October 21, 2010
Uncategorized

Rose Gottemoeller Leads the Pack Toward a Nuclear-Free World

rose_gottemoeller.jpg“I often joke that I am a Sputnik baby,” Rose Gottemoeller said at the FAIR GAME: Women Leaders for Nuclear Security summit in Washington D.C.

When she was 4 years old, she remembers, the Sputnik satellite was launched by the Soviet Union. It was not just one of her first memories, it was a memory that would shape the rest of her life.

The assistant secretary of state for the Bureau of Arms Control, Verification and Compliance spoke about the moment she saw the Sputnik satellite:

“I so starkly remember my father taking me out into the front yard and pointing to this dot of light and saying ‘that’s a Soviet satellite, the Soviets are really good at science.’”

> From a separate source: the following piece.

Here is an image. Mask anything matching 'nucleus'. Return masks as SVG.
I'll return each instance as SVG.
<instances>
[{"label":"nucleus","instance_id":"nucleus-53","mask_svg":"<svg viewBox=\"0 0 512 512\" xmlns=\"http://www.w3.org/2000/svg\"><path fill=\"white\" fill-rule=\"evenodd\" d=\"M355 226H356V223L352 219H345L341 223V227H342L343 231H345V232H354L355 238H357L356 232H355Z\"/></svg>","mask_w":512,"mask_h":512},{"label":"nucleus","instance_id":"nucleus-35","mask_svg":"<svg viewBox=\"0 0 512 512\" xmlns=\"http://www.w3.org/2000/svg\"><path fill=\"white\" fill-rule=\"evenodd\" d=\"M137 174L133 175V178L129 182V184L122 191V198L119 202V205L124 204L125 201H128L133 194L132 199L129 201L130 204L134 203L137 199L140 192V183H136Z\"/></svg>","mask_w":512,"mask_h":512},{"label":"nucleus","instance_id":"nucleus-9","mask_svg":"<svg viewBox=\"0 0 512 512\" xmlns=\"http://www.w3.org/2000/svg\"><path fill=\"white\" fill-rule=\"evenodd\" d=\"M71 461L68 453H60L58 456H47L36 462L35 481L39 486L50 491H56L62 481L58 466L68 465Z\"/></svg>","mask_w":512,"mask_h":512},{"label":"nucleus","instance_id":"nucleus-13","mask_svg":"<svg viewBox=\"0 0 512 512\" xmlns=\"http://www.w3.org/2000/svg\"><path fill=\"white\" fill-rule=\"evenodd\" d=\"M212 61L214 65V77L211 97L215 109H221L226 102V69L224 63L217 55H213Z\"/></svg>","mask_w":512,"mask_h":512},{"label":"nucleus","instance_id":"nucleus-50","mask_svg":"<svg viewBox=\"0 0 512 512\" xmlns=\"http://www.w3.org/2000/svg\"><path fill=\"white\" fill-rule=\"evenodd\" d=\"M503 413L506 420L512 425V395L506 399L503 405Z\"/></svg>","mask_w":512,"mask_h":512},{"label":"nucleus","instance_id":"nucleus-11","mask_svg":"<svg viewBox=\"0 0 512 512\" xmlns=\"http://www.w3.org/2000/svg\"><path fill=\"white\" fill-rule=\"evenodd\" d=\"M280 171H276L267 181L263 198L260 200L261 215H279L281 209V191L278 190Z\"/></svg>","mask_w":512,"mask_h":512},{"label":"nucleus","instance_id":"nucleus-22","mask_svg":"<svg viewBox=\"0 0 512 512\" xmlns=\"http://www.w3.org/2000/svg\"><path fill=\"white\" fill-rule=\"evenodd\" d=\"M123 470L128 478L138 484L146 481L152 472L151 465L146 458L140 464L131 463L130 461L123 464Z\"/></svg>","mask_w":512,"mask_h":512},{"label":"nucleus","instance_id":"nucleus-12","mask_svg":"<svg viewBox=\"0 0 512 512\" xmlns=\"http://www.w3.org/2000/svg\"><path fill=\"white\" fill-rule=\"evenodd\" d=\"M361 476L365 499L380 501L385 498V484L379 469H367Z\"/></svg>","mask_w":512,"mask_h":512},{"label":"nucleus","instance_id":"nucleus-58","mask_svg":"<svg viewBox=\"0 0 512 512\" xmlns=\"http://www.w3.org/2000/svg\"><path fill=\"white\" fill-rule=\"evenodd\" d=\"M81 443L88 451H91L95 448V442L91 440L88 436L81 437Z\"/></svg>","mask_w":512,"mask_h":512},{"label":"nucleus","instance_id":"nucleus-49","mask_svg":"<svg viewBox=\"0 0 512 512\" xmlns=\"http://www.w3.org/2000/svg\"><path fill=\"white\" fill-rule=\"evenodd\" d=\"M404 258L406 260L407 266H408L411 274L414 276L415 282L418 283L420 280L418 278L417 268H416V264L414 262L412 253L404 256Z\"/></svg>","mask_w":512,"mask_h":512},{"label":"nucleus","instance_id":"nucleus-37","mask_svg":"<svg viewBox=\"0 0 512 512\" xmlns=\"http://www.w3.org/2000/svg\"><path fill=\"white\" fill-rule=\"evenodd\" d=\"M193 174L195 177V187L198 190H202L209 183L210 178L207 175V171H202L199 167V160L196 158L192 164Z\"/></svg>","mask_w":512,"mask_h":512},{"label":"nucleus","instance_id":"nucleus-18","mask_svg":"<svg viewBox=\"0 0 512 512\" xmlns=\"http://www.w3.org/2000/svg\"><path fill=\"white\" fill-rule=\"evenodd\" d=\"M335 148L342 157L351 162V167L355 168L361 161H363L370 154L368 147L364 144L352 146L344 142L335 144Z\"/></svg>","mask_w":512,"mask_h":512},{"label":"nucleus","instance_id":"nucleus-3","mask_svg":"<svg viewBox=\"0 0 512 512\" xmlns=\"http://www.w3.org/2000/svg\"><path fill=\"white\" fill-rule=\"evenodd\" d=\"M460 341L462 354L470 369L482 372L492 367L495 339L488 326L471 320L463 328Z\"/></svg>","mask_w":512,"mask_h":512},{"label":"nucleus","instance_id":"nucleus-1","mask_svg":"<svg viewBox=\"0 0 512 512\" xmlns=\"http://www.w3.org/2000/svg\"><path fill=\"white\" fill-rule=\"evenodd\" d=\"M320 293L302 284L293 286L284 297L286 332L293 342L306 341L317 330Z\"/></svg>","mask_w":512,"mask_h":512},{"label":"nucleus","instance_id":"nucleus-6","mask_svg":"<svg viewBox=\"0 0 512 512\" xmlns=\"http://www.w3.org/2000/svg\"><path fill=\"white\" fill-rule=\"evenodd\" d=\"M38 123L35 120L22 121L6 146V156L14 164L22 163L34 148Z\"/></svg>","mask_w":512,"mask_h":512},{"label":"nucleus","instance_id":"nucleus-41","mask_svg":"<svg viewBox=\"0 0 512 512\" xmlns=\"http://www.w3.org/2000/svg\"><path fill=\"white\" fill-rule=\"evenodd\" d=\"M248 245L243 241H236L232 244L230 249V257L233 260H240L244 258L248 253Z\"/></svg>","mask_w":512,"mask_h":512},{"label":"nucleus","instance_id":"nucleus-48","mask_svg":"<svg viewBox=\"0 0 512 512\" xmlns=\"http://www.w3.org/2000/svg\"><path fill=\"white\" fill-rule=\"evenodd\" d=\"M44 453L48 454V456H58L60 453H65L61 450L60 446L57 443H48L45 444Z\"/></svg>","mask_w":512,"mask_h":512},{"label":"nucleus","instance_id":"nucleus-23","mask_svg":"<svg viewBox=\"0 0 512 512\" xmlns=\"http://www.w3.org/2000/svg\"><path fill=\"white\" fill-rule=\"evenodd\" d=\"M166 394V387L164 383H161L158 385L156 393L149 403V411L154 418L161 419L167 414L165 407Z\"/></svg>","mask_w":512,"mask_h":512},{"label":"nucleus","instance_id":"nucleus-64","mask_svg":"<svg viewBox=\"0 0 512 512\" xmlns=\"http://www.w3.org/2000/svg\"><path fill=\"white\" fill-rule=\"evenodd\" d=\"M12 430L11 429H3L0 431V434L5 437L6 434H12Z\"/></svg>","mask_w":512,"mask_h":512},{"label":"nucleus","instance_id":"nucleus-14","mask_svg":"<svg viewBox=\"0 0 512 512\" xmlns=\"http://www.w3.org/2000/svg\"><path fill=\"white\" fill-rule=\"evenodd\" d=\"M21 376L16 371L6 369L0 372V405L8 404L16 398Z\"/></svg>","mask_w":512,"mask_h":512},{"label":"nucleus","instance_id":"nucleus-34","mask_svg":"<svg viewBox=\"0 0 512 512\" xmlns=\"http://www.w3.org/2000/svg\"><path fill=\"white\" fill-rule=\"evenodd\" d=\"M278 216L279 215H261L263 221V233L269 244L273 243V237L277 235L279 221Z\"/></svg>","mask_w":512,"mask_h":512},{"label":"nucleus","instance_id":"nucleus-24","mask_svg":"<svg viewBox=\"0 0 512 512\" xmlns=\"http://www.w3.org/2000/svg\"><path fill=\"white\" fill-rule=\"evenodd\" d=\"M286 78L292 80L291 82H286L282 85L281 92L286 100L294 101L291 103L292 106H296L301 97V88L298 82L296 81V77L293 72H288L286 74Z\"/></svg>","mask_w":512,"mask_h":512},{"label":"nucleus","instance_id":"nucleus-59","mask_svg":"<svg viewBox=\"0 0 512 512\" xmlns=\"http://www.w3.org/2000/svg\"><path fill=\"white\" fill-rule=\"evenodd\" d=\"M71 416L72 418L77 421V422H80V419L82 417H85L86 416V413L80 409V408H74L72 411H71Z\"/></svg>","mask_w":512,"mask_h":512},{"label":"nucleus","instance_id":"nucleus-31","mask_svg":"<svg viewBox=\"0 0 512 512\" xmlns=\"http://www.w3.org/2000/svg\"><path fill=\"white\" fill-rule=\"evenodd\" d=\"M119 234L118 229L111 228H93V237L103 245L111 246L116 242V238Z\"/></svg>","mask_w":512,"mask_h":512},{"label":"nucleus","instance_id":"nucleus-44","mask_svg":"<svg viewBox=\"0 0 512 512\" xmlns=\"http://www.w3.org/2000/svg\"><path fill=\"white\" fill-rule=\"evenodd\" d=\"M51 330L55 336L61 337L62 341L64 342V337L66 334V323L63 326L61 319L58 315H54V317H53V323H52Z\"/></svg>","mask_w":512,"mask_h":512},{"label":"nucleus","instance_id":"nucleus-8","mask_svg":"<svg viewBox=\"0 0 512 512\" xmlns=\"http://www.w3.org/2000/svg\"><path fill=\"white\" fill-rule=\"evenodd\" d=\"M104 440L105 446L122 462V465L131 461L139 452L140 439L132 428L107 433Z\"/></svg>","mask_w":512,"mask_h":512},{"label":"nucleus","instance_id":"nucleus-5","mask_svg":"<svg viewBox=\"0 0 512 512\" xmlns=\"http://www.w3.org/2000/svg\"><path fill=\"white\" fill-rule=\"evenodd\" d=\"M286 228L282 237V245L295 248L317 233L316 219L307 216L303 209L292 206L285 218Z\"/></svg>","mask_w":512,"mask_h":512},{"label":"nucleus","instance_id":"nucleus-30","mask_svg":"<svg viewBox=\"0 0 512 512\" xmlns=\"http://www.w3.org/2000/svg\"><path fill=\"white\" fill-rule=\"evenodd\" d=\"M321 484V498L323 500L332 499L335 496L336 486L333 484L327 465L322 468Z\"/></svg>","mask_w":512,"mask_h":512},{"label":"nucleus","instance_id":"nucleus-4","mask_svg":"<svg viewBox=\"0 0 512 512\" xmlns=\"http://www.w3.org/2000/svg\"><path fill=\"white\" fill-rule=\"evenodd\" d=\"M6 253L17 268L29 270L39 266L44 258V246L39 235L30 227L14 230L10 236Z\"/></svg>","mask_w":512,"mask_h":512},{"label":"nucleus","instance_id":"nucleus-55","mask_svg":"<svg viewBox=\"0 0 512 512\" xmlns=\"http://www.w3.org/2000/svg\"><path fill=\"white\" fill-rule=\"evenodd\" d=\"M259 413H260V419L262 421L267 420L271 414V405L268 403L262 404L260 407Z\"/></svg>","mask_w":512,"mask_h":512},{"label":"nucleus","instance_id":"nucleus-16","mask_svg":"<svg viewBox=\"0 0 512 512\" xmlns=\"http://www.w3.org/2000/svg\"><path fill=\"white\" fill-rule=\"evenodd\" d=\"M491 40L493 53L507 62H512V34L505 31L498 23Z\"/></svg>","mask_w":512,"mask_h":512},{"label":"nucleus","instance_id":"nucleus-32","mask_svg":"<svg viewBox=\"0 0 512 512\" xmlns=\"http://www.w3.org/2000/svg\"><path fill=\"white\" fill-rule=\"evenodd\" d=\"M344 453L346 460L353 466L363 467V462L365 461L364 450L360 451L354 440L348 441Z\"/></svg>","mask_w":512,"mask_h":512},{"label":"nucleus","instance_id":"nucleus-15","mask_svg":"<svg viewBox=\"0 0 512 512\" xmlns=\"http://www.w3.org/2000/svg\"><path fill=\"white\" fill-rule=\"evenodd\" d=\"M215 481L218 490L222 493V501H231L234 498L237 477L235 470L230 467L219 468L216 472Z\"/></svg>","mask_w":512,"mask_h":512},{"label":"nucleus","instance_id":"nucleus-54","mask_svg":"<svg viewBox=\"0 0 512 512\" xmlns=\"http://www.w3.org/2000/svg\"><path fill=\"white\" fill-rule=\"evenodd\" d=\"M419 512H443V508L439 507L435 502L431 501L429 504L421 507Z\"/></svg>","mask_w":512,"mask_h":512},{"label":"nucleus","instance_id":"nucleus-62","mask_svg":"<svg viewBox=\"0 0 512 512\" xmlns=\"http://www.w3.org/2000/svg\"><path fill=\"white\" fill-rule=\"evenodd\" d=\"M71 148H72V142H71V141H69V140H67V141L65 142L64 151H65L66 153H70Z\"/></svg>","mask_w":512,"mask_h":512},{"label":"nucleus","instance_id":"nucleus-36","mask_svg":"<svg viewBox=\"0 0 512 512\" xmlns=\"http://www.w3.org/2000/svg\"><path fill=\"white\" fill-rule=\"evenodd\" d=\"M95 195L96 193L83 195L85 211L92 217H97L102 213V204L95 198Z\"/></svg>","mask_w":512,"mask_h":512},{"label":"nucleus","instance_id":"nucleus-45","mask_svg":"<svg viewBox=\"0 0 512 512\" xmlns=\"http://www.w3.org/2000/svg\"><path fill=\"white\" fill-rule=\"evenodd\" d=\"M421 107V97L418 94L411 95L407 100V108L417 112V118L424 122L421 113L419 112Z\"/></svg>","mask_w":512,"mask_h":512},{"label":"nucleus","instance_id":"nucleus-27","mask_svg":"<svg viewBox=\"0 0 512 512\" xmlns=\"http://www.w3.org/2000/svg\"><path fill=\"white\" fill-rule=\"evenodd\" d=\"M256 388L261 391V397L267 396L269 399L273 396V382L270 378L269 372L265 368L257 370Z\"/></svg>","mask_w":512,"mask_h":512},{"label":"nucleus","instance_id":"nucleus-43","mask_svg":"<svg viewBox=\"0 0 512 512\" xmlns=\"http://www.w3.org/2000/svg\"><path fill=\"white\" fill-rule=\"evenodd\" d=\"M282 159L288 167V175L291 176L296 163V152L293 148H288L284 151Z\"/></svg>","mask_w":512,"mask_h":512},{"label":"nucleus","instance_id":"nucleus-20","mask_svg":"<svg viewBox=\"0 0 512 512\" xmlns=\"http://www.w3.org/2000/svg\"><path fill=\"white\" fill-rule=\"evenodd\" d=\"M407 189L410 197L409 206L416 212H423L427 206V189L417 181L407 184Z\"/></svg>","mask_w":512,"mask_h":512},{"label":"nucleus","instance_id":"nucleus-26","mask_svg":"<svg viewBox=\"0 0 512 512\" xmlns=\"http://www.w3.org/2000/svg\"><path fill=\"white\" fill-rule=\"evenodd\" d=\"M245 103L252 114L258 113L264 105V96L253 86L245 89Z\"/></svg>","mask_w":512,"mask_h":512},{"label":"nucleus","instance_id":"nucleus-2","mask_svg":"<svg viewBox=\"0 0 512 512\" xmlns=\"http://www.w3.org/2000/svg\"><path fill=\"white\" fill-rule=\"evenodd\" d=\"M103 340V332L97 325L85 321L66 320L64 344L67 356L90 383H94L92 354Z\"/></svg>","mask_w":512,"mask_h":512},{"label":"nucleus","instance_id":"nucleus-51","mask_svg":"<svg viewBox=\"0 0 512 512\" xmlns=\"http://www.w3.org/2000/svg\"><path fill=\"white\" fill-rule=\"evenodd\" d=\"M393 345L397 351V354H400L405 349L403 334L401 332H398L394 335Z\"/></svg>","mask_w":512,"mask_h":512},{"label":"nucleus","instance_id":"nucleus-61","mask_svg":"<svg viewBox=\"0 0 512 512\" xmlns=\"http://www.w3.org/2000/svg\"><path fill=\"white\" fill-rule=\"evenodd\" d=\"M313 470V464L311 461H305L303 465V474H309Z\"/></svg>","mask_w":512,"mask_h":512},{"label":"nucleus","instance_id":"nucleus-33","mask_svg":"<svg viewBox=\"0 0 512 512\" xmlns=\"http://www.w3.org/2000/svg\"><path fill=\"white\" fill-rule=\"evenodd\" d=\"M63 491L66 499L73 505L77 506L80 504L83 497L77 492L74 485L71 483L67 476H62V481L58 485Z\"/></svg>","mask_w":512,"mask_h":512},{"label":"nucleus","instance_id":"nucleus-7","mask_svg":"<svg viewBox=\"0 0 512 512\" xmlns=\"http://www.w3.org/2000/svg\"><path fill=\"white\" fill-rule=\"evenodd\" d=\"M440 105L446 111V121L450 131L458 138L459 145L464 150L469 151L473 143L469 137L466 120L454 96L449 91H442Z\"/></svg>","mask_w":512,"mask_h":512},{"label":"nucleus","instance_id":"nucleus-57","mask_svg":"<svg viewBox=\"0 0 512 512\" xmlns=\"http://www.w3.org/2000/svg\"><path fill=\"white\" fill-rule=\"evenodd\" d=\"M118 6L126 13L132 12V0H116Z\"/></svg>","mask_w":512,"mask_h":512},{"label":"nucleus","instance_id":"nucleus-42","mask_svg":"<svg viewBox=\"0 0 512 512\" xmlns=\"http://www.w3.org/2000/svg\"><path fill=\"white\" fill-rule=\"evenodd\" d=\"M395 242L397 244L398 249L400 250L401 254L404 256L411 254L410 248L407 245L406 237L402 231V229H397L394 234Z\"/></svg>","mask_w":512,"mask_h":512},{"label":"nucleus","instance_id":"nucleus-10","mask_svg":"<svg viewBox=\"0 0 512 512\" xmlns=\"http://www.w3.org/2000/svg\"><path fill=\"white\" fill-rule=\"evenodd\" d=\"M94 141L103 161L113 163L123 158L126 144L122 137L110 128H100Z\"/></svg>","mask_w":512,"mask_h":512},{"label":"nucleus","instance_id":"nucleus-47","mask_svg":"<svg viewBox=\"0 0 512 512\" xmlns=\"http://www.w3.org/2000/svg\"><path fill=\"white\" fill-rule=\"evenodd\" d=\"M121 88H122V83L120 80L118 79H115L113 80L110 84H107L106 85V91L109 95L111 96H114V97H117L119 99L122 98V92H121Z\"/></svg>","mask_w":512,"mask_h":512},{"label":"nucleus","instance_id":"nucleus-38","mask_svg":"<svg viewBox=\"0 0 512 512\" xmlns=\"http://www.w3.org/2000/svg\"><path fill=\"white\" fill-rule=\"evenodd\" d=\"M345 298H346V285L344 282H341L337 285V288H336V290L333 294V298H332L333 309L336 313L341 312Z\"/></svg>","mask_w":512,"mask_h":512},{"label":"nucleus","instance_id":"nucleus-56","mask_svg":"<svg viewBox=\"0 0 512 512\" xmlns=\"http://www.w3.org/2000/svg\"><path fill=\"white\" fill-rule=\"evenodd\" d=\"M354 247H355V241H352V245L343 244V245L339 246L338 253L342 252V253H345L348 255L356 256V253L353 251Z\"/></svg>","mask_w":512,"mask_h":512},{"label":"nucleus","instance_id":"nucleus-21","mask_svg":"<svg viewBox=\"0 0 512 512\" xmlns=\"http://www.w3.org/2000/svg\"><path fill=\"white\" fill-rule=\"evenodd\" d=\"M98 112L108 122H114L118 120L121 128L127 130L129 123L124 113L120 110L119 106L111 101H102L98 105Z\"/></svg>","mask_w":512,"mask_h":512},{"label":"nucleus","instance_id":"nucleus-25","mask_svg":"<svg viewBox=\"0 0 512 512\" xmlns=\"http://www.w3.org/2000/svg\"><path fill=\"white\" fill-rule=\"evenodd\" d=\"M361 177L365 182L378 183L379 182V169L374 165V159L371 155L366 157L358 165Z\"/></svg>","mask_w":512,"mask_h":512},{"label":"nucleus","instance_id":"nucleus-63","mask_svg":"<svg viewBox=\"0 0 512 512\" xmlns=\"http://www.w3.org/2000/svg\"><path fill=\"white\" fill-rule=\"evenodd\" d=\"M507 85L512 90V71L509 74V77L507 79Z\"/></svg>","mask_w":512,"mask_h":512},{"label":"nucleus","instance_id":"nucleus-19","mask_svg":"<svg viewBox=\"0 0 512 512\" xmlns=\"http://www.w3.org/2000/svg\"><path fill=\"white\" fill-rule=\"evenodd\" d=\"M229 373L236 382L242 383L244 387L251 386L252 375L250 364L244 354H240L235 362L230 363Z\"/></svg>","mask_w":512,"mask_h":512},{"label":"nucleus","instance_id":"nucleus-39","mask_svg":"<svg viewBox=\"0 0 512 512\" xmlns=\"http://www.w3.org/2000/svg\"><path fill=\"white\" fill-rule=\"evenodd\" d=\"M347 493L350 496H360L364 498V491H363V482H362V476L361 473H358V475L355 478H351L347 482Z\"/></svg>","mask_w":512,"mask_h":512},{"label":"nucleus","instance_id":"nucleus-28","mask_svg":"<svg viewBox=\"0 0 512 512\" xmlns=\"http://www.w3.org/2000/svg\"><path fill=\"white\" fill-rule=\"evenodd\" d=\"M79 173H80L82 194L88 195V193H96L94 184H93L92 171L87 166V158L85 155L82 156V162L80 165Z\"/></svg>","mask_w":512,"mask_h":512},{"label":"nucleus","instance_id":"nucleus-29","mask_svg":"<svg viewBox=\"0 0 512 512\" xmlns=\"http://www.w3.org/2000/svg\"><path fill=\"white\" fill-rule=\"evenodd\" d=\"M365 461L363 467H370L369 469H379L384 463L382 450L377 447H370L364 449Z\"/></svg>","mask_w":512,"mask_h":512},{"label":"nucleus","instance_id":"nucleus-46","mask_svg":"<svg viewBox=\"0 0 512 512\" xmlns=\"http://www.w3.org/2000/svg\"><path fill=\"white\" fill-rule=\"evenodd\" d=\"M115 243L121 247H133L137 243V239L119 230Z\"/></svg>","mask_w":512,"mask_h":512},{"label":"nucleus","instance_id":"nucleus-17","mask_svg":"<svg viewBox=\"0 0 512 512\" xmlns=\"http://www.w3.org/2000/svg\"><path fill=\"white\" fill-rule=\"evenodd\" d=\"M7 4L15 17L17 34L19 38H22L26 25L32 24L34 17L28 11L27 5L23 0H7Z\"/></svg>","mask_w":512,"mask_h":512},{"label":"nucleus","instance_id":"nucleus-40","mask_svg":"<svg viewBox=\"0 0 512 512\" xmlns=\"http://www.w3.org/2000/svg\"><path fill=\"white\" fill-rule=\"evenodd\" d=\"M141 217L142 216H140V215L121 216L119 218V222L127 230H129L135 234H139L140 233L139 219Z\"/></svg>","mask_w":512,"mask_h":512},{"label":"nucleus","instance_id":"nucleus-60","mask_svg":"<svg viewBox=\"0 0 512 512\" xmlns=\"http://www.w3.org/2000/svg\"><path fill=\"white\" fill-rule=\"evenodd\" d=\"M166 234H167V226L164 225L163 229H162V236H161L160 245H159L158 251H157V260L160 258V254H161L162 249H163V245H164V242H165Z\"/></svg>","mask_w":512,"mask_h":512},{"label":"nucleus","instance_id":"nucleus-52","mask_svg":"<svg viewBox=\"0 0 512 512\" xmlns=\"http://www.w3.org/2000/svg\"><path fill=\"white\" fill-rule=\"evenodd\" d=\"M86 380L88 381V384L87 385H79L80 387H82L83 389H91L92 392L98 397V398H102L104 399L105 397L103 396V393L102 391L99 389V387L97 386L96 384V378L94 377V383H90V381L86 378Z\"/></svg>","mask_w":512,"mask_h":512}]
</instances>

Today, Gottemoeller has become well known for her incredible work as the United States’ chief negotiator for the New Strategic Arms Reduction Treaty (New START) with Russia.

If ratified by the Senate, New START will significantly decrease the number of nuclear weapons in both Russia and the United States, and will become a major stepping stone toward a world without nuclear weapons.

Amid talks of weapons of mass destruction, one of the questions Gottemoeller said the Russian negotiators asked her pretty early on was:

“Why do you have so many women on your side of the table?”

Mary Beth Sheridan of The Washington Post wrote about this shift from predominately male to female leaders at the nuclear security negotiations table. She said:

The US delegation reflected a little-noticed shift in the tough-guy world of national security. Twenty-five years after White House aide Donald Regan famously opined that women were “not going to understand throw-weights,” American females clearly get nuclear policy. They also run it. Or a lot of it, anyway.

Not only is Gottemoeller a tough-as-nails negotiator and trailblazer for women in politics; she is also a wife and a mother. At the summit, she spoke to the group of women about juggling these very important aspects of her life.

In 1993, Madeleine Albright offered her a job on the National Security Council during the Clinton administration. She was asked to help bring about the denuclearization of Kazakhstan, Ukraine and Belarus.

Gottemoeller said, “When the Soviet Union fell apart, they were left with several thousand nuclear weapons on their territories.”

After she was asked to take on this important job, she said, “I sat down with my husband and said, ‘What do you think?’” Her kids were young at the time, and her husband said, “You know, you will never forgive yourself if you do not take advantage of this opportunity.”

She and her husband made a deal: Two years devoted to this work, and he would take charge of the parenting.

Gottemoeller kept to the deal and in that time she says, “We brought START into force in November of 1994 and we brought Ukraine, Kazakhstan and Belarus into the Non-Proliferation Treaty as non-nuclear weapon states at the Budapest Summit in 1994. I left the White House about three weeks later.”

Today Rose Gottemoeller is a role model to many. Because of women like her, more and more females are stepping into leadership roles and bringing their power and intellect from the back of the room to the front of the table.